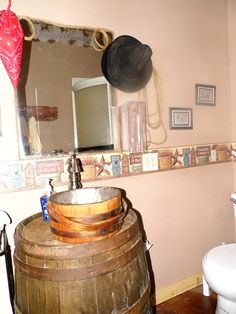 guest bath vanity from old wooden barrel and sink made from antique wooden bucket sealed and drilled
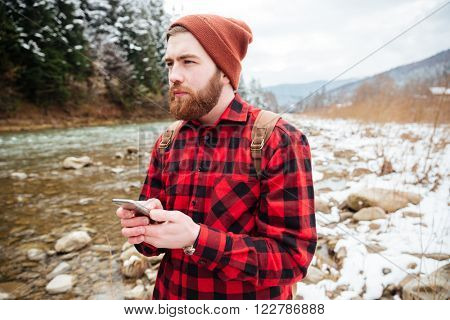 Thoughtful male hiker holding smartphone with river on background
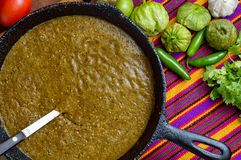 Cooking Mexican green sauce, salsa verde asada, flat lay. Cooking Mexican green sauce, salsa verde, made with tomatillos, tomatoes, onions, garlic chiles and stock photos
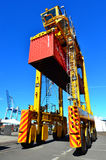 Straddle carriers and containers on Fergusson Wharf Stock Photo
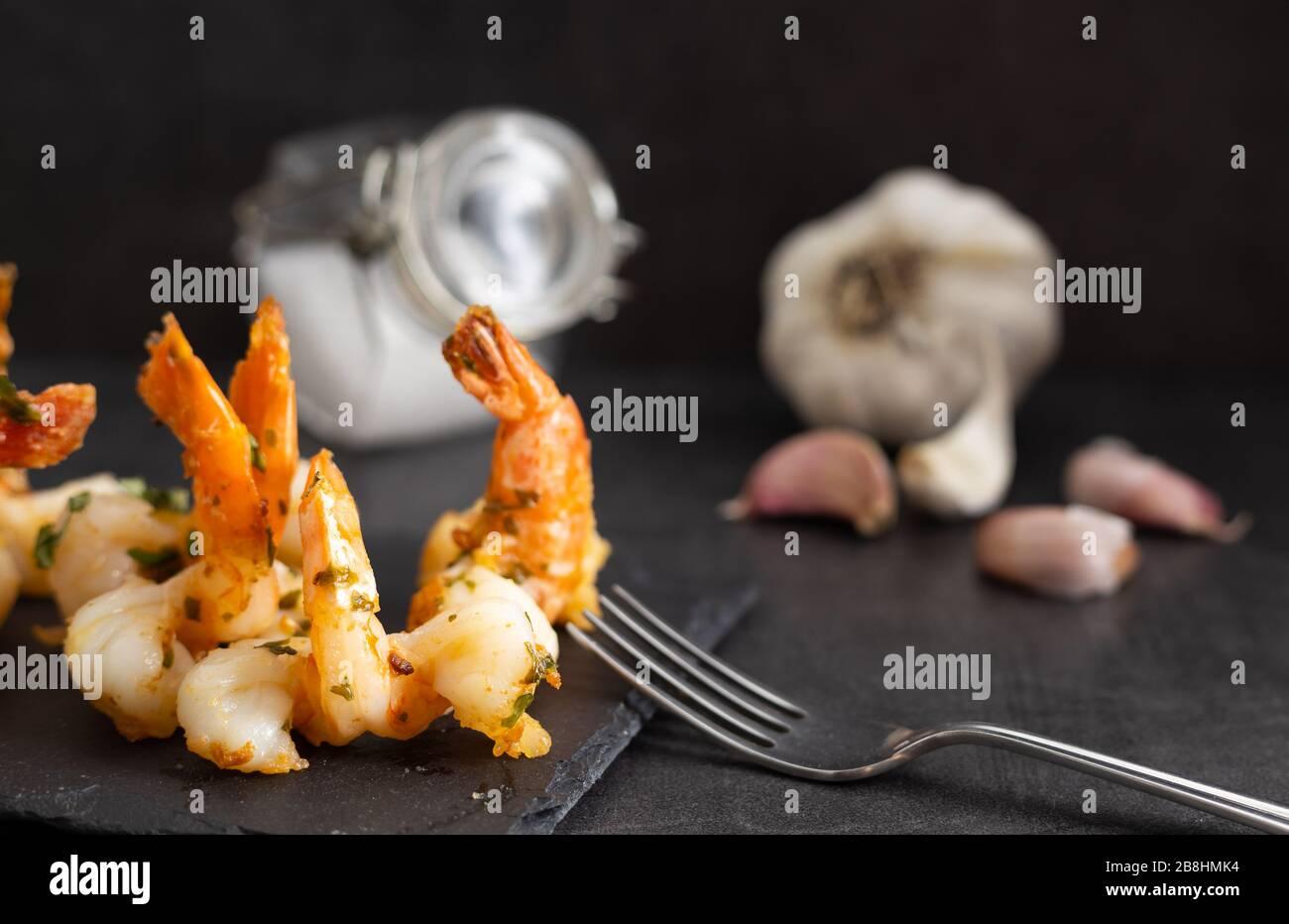 Deliciosos mariscos. Langostinos caseros con salsa de ajo en un plato negro. Foto de stock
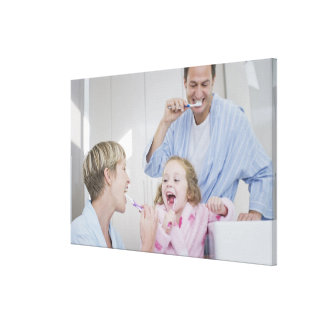 Family brushing teeth together stretched canvas prints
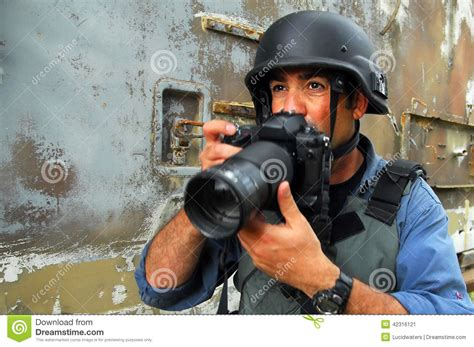 photojournalist documenting war  conflict stock photo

★ ★ ★

EXERCISE PROMPT
Print the data above in full and exactly as it appears, skipping the pictures.

ANSWER TO THIS PROBLEM
 guest bath vanity from old wooden barrel and sink made from antique wooden bucket sealed and drilled
 Thoughtful male hiker holding smartphone with river on background
 Cooking Mexican green sauce, salsa verde asada, flat lay. Cooking Mexican green sauce, salsa verde, made with tomatillos, tomatoes, onions, garlic chiles and stock photos
 Straddle carriers and containers on Fergusson Wharf Stock Photo
 Deliciosos mariscos. Langostinos caseros con salsa de ajo en un plato negro. Foto de stock
 Family brushing teeth together stretched canvas prints
 photojournalist documenting war  conflict stock photo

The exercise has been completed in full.